Heron feet are designed for standing on soft muddy or wet sand or soil, and their bill for spearing fairly hard-bodied fish, but they lack the tools for holding and tearing apart their prey. Instead, they swallow fish whole, first using their forward-facing eyes to determine which end of the fish is the head and which the tail. They always swallow the fish headfirst, so the fish will slide down their throat and esophagus smoothly. If a fish went down tail first, its spiny tail and rough body scales would scrape along this delicate tissue.
Herons also lack the equipment to carry fish back to the nest to feed their young, so they swallow their catch and bring it back to the nest in their own stomach. They regurgitate the food onto the nest floor for their young to eat.
Heron nestlings probably figure out that they should swallow fish headfirst when eating the fish their parents regurgitated. The adult herons’ stomach juices soften the scales, so any scraping if one goes down backward won’t be severe, but will teach the young birds to be careful.

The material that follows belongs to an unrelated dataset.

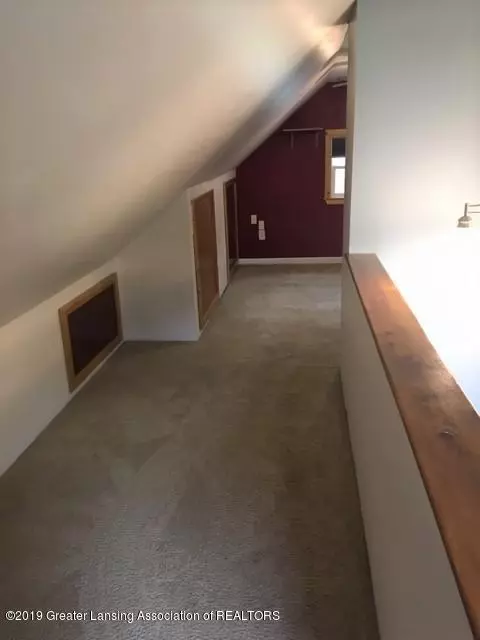 1802 Ada St, Lansing, MI 48910 photo 17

Great Blue Herons have a long back toe that helps them to grab onto branches to sit in trees and to nest in them. They build sturdy stick nests. Most of them nest in colonies of a few to hundreds of pairs, but some Great Blue Herons are more territorial and nest far from others. No one understands why some are so much more solitary than others.
Because nests are far up in trees or snags, a young heron falling from the nest would be doomed. So baby heron legs stay bent for many days after hatching so they will stay securely in the middle of the nest. When they do start taking tentative steps after the first couple of weeks, they stay in the middle, and when they do start venturing near the edge of the nest, they hang onto the sticks very tightly.

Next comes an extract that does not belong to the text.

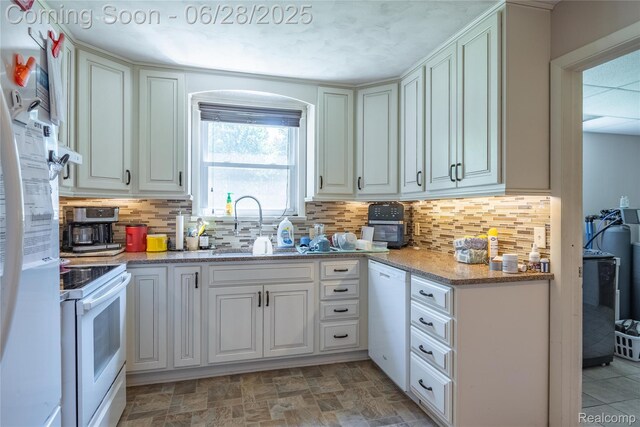 6112 State Rd, Burtchville, MI 48059 - photo 12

In Florida, many herons and egrets choose nest trees in standing water where alligators are most abundant. If a chick does fall out of the nest, it will be eaten, but this happens very rarely, and the alligators protect the nest from raccoons and other predators that might otherwise swim to the nest tree, climb up, and eat all their young.
After Great Blue Heron chicks finally fledge, usually when about 10 or 11 weeks of age, they return to the nest for feedings for a few days to a few weeks more. This way they can be certain of getting good food even as they develop their skills at catching their own. The first year of life is treacherous as they learn all the tricks of surviving each season, but once they make it to their first birthday, their life expectancy goes up. At least one individual lived to be more than 24 years old.